The State of
Wisconsin submitted the following information via email:
On September 27, 2012 the Wisconsin Radiation Protection Section received a notification that Pd-103 Theraseed model 200 seed cartridges from Theragenics failed to function as designed while preparing for a prostate seed implant procedure.
The procedure was scheduled and pre-planned as a 'linked' procedure, with 145 Pd-103 seeds ordered from Theragenics. The order was received timely and the seed calibration was verified. Upon arriving in the Operating Room, the pre-implant testing routinely performed on the linker device worked appropriately, the procedure is performed with blank seed and spacer cartridges. The intraoperative pre-plan was performed from the ultrasound images as normal.

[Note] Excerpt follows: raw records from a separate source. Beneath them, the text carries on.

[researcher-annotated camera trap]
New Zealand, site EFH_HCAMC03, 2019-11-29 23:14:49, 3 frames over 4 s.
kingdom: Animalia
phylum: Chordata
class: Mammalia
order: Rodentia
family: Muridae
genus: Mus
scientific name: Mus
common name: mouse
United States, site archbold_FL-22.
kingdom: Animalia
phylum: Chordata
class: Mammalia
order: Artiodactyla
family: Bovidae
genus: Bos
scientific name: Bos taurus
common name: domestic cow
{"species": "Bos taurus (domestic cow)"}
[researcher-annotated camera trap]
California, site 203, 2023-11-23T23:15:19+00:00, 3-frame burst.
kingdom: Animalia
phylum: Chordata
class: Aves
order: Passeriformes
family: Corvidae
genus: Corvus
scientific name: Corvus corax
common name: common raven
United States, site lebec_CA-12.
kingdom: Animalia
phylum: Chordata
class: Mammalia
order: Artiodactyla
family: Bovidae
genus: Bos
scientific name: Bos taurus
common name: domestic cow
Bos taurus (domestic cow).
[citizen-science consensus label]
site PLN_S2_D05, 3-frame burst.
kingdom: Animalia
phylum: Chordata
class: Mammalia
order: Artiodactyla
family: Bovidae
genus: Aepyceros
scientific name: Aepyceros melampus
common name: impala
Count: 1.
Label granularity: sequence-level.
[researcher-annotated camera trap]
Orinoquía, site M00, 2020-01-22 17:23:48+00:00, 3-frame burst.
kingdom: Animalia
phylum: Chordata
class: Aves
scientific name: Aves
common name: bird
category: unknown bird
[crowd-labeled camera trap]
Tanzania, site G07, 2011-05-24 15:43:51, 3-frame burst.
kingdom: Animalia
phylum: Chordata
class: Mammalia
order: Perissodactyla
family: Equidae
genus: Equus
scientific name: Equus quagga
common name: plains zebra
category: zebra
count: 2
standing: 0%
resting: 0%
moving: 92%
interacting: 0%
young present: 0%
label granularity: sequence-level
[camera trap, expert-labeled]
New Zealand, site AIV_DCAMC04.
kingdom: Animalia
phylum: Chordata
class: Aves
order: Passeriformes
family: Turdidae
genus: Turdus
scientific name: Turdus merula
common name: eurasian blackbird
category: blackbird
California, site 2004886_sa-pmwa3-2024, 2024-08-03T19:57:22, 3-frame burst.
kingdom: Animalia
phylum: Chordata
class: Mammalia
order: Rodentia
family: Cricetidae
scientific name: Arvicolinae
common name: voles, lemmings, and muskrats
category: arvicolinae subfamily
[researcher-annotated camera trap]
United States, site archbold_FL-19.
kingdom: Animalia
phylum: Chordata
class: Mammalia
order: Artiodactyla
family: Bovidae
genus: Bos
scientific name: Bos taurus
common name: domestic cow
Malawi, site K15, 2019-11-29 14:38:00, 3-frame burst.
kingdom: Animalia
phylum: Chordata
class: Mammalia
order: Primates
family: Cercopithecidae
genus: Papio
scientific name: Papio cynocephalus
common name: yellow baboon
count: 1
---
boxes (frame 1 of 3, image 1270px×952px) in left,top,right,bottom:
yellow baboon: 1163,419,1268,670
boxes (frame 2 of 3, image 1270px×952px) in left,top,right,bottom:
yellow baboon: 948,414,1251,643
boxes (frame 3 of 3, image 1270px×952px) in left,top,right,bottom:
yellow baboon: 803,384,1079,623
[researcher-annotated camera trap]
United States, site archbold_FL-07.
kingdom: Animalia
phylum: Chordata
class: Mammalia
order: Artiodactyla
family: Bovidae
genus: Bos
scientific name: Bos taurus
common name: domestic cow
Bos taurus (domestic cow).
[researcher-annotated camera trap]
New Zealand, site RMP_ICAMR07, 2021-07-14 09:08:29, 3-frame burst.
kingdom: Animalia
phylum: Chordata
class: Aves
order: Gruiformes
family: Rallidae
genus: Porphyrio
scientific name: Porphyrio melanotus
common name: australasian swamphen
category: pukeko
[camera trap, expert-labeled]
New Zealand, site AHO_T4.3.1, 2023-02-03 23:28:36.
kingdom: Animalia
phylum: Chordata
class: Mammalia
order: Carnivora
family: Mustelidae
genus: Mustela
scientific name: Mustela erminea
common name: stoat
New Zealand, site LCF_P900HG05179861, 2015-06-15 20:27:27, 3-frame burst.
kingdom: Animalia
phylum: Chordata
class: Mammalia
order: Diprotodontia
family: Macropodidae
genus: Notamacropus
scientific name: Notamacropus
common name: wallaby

While attempting to make the linked seeds + spacers the licensee ran into immediate jams. They initially thought it was the link making device, retrieved a spare and encountered the same issue. Shortly after they discovered the seed cartridges had a flaw, the hole on the entrance side of the cartridge was not completely open, thus the link wire could not enter the cartridge to push a seed through. A second cartridge was found with the same problem. On a third cartridge they were able to make a linked needle but the operation was not smooth.
The Authorized User then decided to change the implant to a MICK applicator technique. All seeds were transferred to sterilized MICK cartridges. The implant proceeded with the MICK applicator. Upon completion of the implant it appears to be a satisfactory implant.
DHS [Wisconsin Department of Health Services] plans to investigate on Wednesday, October 3, 2012 when a Theragenics representative is present.